Post-marketing RWE study leads to regulatory approval in treating metastatic breast cancer in men: Ibrance is approved for the treatment of adults with hormone receptor positive (HR+), human epidermal growth factor receptive 2-negative (HER2) advanced or metastatic breast cancer, in combination with an aromatase inhibitor or fulvestrant. In April 2019—based solely on RWE findings—the FDA approved a supplemental New Drug Application for Ibrance that expands its approved use to address an unmet medical need—as the only CDK 4/6 inhibitor indicated in combination with an aromatase inhibitor for the first-line treatment of men with HR+, HER2- metastatic breast cancer in the U.S.2
This approval was based on EHR data and reports related to real-world, off-label use of Ibrance in male patients. Investigators demonstrated the safety profile for men treated with Ibrance is consistent with the safety profile for women treated with Ibrance, according to Pfizer.

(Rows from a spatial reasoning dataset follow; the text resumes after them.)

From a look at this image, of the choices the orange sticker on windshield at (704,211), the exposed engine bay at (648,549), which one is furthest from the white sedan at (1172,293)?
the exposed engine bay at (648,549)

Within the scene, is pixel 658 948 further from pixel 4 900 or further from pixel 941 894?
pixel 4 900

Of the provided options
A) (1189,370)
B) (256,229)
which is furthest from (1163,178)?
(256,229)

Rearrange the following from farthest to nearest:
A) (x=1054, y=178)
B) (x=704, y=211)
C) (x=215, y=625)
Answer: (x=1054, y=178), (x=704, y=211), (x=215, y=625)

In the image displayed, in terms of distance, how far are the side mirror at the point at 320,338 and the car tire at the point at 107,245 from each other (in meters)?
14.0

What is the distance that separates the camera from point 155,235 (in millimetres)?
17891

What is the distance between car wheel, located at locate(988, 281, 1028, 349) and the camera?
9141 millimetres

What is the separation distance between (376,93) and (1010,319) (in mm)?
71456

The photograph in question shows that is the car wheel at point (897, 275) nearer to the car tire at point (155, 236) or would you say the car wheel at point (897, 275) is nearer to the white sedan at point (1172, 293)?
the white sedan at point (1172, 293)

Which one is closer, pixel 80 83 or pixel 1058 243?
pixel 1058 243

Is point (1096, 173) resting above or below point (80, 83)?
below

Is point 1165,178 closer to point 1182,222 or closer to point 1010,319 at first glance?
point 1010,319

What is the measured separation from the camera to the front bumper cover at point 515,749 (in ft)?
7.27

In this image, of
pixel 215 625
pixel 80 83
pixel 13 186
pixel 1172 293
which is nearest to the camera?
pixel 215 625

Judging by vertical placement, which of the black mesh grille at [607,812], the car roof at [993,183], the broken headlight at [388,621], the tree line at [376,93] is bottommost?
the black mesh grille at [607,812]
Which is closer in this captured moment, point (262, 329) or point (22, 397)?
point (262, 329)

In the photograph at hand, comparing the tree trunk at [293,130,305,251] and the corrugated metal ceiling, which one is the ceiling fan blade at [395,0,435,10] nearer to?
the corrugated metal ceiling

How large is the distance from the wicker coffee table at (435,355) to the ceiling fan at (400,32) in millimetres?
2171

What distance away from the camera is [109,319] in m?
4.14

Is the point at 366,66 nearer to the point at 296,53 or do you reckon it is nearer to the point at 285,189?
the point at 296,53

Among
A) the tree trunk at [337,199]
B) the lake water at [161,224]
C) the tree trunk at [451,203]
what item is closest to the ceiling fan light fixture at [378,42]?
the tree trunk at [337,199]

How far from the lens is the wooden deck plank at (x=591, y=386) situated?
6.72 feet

RWE fills evidence gaps in post-approval settings for colon cancer treatments: In July 2021, the FDA approved Erbitux. This dosing change was supported by an RWE study of real-life experiences of patients with metastatic CRC. Eli Lily noted this approval marked a “foundational proof point for the successful use of RWD to fill evidence gaps in the post-approval setting for regulatory decision-making.”
The full promise of RWE in oncology is just beginning to be realized in terms of improving clinical outcomes and assessing the full cost impact and risk/benefit ratios for current and future lifesaving therapies.